No GPU Usage apparent in Google Cloud Vm with pytorch already installed and Cuda10

I have been using in my machine a network, that is nothing really special. I wanted to do it faster so I started using google cloud. But I notice something weird that my machine with a GTX 1050 ti was faster than a V100 GPU. This didn’t add up so I checked the usage and it seems that even though I put some stress by creating a big network and passing a lot of data to it the gpu by using a simple .cuda() in both the model and the data: there wasn’t ussage shown in nvidia-smi command as shown in the image


you can check my code here:

device = torch.device("cuda" if torch.cuda.is_available() else "cpu")
    print("The device is:",device,torch.cuda.get_device_name(0),"and how many are they",torch.cuda.device_count())
    
    # # We load the training data 
    Samples , Ocupancy, num_samples, Samples_per_slice = common.load_samples(args.samples_filename)
    Samples = Samples * args.scaling_todo
    
    print(Samples_per_slice)
    # Divide into Slices
    Organize_Positions,Orginezed_Ocupancy, batch_size = common.organize_sample_data(Samples,Ocupancy,num_samples,Samples_per_slice,args.num_batches)
    
    phi = common.MLP(3, 1).cuda()
    
    x_test = torch.from_numpy(Organize_Positions.astype(np.float32)).cuda()
    y_test = torch.from_numpy(Orginezed_Ocupancy.astype(np.float32)).cuda()
    
    all_data = common.CustomDataset(x_test, y_test)

    
    #Dive into Slices the data
    Slice_data = DataLoader(dataset=all_data, batch_size = batch_size, shuffle=False) # only take batch_size = n/b TODO Don't shuffle
    
    #Chunky_data = DataLoader(dataset=Slice_data, batch_size =  chunch_size, shuffle=False)

    
    criterion = torch.nn.BCEWithLogitsLoss()
    optimizer = torch.optim.Adam(phi.parameters(), lr = 0.0001)
    epoch = args.num_epochs

    fit_start_time = time.time()
    
    phi.train()
    for epoch in range(epoch):
        curr_epoch_loss = 0
        batch = 0
        for x_batch, y_batch in Slice_data:
            optimizer.zero_grad()
            x_train = x_batch
            #print(x_train,batch_size)
            y_train = y_batch

            y_pred = phi(x_train)
            #print(y_pred,x_train)
        
            loss = criterion(y_pred.squeeze(), y_train.squeeze())
            
            curr_epoch_loss += loss
            
            print('Batch {}: train loss: {}'.format(batch, loss.item()))    # Backward pass

            loss.backward()
            optimizer.step() # Optimizes only phi parameters
            batch+=1
        
        
        print('Epoch {}: train loss: {}'.format(epoch, loss.item()))
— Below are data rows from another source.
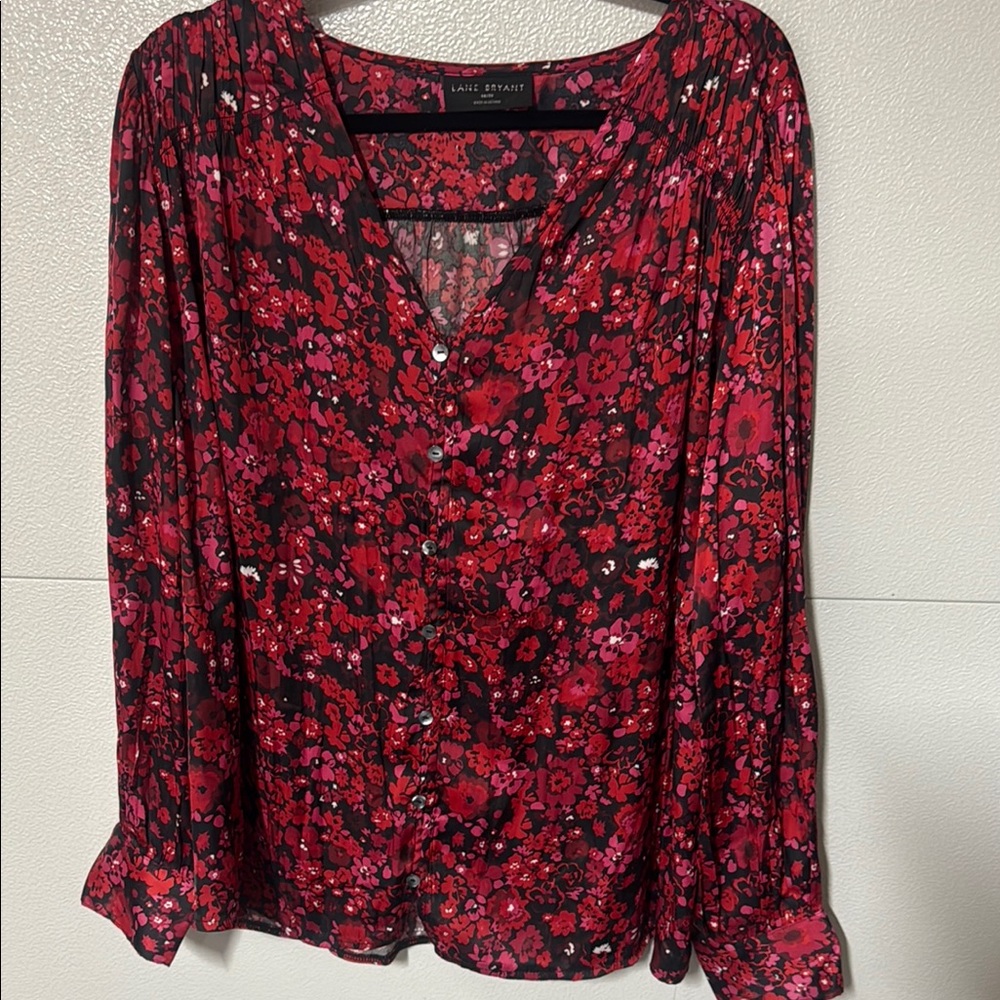 Lane Bryant Red and Black Long Sleeve Blouse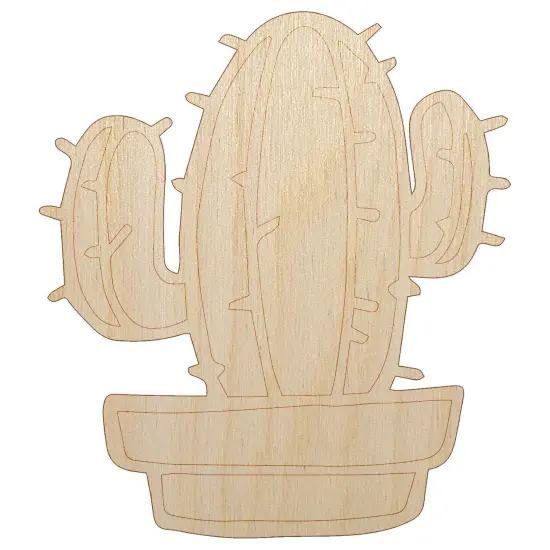 Hand Drawn Cactus Doodle Unfinished Wood Shape Piece Cutout for DIY Craft Projects {2}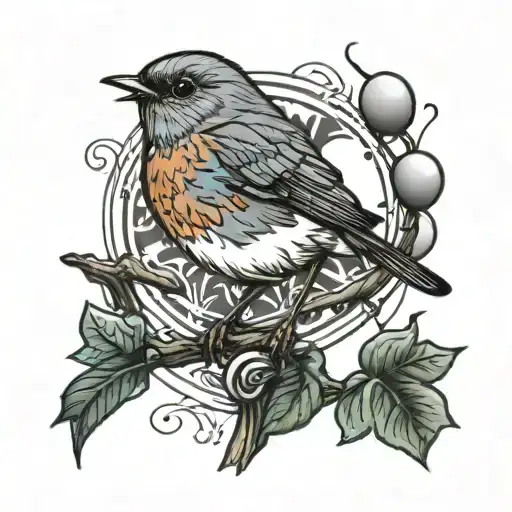 robin perched,balloons tattoo design idea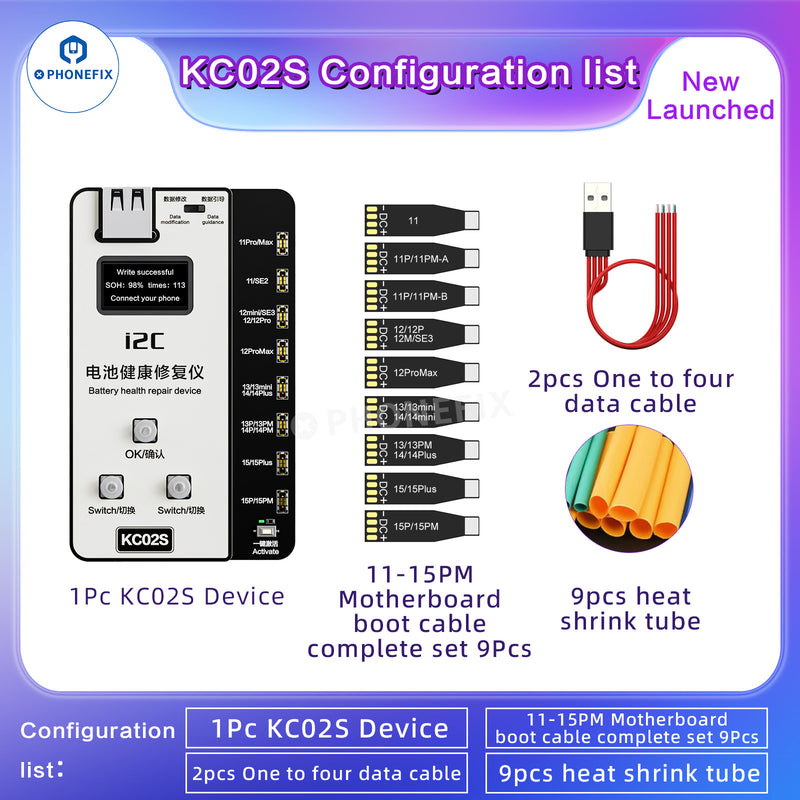 i2C KC02S iPhone 8-15 Battery Health Repair Tester W09 Pro V3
    fit_end_time = time.time()
    print("Total time = %f" % (fit_end_time - fit_start_time))
    
    # Save Model
    torch.save({'state_dict': phi.state_dict()}, args.model_filename)

and the model here:

class MLP(nn.Module):
    def __init__(self, in_dim: int, out_dim: int):
        super().__init__()
        self.in_dim = in_dim
        self.out_dim = out_dim
        self.fc1 = nn.Linear(in_dim, 128)
        self.fc1_bn = nn.BatchNorm1d(128)
        self.fc2 = nn.Linear(128, 256)
        self.fc2_bn = nn.BatchNorm1d(256)
        self.fc3 = nn.Linear(256, 512)
        self.fc3_bn = nn.BatchNorm1d(512)
        self.fc4 = nn.Linear(512, 512)
        self.fc4_bn = nn.BatchNorm1d(512)
        self.fc5 = nn.Linear(512, out_dim,bias=False)
        
        self.relu = nn.LeakyReLU()
        

    def forward(self, x):
        x = self.relu(self.fc1_bn(self.fc1(x)))
        x = self.relu(self.fc2_bn(self.fc2(x)))# leaky
        x = self.relu(self.fc3_bn(self.fc3(x)))
        x = self.relu(self.fc4_bn(self.fc4(x)))
        x = self.fc5(x)
        return x

class CustomDataset(Dataset):
    def __init__(self, x_tensor, y_tensor):
        self.x = x_tensor
        self.y = y_tensor
        
    def __getitem__(self, index):
        return (self.x[index], self.y[index])

    def __len__(self):
        return len(self.x)